Options Within the Major

Statistics majors pursue many different careers. Some go to graduate programs in Statistics or other mathematical or scientific disciplines, some to MBA programs, some become actuaries, some go into teaching, and some into industry or government.

The major has a great deal of flexibility for students to acquire the skills and knowledge to take the next step, through upper-division electives and a mandatory three-course "cluster" outside the department. Many Statistics majors are double and triple majors; quantitative upper-division courses in their other majors are often suitable for the cluster.
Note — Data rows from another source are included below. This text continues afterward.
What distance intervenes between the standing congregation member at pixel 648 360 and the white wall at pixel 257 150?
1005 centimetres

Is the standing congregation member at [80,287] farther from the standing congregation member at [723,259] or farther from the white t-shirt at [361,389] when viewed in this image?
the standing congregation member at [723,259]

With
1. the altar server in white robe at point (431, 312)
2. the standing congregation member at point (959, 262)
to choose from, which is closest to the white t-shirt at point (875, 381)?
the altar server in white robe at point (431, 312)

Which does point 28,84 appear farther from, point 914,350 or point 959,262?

Students intending to pursue graduate work in Statistics are encouraged to take Mathematics courses for their cluster.

Students intending to become actuaries can take courses in Economics and Demography, and are encouraged to take Statistics 151A, 152 and 153 for their electives. Some of these count towards "Validation by Educational Experience."

There is a special track for students who intend to become teachers. Such students take four Mathematics courses to prepare them for teaching a broader Mathematics curriculum, and are required to take only two upper-division Statistics elective courses.

Students interested in MBA programs are encouraged to take Business or Economics courses for their cluster, and to take Statistics 151A, 153 and either 152 or 155 as their upper-division electives.